◆ EXERCISE
Take the lines below from the first through the one that contains "category: unidentified deer" and copy them exactly.

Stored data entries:
***

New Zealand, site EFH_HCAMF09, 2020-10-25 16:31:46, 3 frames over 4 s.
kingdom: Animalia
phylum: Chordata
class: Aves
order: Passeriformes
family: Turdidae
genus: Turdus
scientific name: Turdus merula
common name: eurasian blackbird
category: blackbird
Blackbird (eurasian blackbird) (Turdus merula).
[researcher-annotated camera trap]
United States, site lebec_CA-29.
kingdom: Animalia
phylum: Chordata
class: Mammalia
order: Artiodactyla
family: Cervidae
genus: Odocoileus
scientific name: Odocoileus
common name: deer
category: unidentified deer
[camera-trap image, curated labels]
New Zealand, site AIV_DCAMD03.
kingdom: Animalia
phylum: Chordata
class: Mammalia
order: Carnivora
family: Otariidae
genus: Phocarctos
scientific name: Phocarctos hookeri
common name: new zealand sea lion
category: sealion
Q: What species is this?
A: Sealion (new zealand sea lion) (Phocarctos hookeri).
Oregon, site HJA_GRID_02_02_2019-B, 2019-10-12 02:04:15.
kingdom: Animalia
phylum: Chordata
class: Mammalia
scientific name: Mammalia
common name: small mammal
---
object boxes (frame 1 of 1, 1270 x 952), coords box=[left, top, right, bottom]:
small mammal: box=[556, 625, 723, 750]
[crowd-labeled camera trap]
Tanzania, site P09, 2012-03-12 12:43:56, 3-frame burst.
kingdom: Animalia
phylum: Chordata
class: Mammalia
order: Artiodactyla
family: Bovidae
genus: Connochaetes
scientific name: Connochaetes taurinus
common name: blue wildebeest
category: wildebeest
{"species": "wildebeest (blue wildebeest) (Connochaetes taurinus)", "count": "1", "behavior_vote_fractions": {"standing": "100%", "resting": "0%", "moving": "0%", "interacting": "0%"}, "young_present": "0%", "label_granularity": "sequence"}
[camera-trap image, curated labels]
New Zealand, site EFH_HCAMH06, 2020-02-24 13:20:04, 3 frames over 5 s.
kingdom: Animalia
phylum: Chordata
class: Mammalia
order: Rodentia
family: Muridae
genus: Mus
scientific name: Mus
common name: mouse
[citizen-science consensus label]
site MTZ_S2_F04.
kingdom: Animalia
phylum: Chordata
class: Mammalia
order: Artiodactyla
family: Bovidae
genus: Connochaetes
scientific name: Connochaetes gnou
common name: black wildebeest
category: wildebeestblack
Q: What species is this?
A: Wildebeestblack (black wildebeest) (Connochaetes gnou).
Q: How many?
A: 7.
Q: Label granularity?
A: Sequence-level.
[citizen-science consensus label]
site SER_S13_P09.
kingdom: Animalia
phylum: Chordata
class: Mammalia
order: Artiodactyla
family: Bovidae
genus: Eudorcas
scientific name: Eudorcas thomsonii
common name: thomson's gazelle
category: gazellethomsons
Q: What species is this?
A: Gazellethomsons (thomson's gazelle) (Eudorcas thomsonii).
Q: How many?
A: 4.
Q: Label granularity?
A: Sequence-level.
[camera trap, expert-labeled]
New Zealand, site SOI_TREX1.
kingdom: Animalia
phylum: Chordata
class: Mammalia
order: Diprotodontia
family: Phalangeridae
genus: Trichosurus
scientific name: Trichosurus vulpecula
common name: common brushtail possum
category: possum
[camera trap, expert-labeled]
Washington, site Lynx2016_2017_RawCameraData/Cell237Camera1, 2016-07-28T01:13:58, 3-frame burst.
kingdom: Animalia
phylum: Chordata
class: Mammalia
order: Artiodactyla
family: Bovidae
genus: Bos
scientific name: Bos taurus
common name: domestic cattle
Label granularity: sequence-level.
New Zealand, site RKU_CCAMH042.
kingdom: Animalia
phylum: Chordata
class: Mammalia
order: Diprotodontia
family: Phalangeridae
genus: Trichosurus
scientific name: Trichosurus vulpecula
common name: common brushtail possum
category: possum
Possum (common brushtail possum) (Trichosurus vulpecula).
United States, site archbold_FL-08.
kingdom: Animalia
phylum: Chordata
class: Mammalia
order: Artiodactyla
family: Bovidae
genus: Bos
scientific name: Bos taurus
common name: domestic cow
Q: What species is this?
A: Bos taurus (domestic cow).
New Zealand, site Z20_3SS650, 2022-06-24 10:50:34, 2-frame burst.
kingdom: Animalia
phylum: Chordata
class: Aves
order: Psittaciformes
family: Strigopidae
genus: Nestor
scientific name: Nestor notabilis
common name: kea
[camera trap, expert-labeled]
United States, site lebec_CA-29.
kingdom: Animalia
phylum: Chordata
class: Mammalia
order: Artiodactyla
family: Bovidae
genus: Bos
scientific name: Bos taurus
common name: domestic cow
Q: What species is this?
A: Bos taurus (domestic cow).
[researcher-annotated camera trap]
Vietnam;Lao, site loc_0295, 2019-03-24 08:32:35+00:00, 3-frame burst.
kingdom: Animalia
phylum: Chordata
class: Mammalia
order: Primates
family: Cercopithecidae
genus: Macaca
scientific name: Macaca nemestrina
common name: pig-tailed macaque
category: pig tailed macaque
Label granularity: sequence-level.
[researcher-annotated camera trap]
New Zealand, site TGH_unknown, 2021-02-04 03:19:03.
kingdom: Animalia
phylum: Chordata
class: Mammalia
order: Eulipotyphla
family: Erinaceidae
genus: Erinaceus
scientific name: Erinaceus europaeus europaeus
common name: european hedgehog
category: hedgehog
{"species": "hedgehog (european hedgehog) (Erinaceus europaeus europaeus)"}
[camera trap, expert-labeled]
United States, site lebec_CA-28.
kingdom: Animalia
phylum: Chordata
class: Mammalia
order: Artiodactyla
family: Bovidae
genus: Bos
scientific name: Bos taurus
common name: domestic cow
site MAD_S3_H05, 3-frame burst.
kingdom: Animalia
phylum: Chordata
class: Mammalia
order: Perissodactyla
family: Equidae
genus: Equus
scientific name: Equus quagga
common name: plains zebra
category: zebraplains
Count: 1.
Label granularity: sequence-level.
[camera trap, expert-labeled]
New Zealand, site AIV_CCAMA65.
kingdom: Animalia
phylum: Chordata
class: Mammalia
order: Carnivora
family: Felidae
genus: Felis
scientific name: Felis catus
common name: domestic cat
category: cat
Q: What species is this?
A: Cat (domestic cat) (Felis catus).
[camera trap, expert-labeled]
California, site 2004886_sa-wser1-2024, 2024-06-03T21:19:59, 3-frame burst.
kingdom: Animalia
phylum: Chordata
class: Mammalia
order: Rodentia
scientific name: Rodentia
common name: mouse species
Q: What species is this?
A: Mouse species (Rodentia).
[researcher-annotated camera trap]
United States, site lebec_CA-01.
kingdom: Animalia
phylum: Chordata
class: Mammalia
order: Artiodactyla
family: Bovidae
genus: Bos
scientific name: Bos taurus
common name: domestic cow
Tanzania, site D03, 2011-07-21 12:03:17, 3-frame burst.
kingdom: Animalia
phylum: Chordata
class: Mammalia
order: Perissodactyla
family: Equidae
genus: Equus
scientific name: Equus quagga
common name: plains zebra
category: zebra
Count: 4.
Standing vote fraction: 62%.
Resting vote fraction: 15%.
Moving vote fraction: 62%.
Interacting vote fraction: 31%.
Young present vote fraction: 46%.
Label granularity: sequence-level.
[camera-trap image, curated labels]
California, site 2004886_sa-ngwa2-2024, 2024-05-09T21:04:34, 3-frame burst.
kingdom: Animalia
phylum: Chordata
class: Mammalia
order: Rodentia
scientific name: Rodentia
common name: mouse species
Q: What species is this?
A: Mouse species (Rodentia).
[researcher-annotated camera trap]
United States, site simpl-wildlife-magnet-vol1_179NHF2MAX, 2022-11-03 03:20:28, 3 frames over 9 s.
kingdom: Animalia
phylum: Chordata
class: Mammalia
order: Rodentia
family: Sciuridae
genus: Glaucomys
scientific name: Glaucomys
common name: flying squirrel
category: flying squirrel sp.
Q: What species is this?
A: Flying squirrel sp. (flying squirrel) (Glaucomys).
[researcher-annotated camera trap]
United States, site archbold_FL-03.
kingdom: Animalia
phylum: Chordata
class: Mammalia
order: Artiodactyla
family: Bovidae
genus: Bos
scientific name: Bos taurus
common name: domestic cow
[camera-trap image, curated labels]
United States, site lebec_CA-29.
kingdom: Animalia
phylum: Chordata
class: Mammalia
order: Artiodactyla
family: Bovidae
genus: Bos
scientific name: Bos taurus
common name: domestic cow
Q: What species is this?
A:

***

◆ RESULT
New Zealand, site EFH_HCAMF09, 2020-10-25 16:31:46, 3 frames over 4 s.
kingdom: Animalia
phylum: Chordata
class: Aves
order: Passeriformes
family: Turdidae
genus: Turdus
scientific name: Turdus merula
common name: eurasian blackbird
category: blackbird
Blackbird (eurasian blackbird) (Turdus merula).
[researcher-annotated camera trap]
United States, site lebec_CA-29.
kingdom: Animalia
phylum: Chordata
class: Mammalia
order: Artiodactyla
family: Cervidae
genus: Odocoileus
scientific name: Odocoileus
common name: deer
category: unidentified deer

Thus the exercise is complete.